For the entries below, the expected answer is the line with "class: Aves", the line with "category: thrush", and every line between them, exactly as written, and nothing more.

[Collected data]
──────────────────────────────

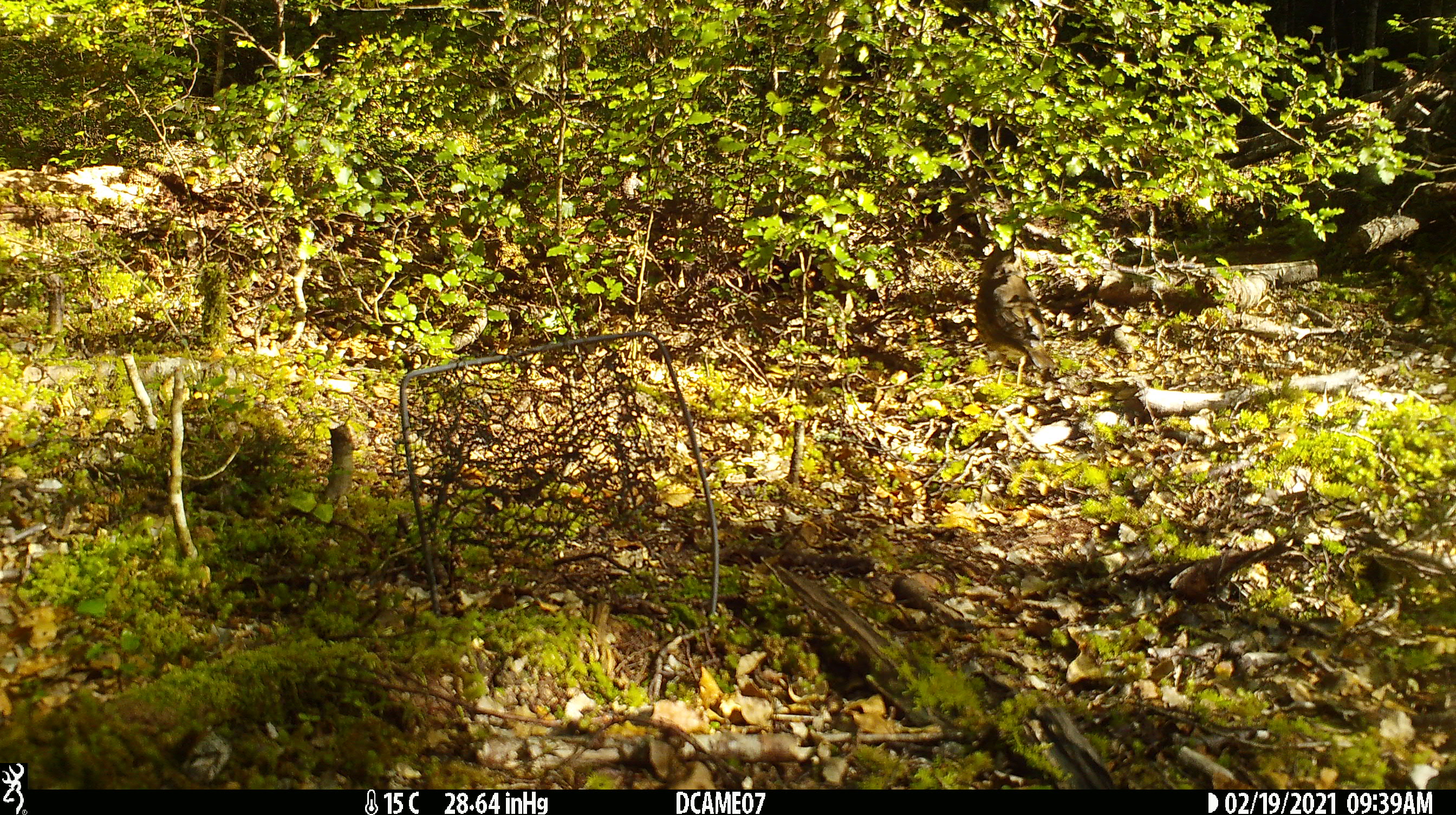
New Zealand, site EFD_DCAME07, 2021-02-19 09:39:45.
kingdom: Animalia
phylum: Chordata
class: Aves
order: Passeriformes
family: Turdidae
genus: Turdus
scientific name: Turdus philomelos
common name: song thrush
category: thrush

──────────────────────────────

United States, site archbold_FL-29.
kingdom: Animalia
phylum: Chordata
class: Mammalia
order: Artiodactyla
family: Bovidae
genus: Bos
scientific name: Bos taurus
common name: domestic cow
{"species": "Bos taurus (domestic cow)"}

──────────────────────────────

▶ **THE ANSWER**:
class: Aves
order: Passeriformes
family: Turdidae
genus: Turdus
scientific name: Turdus philomelos
common name: song thrush
category: thrush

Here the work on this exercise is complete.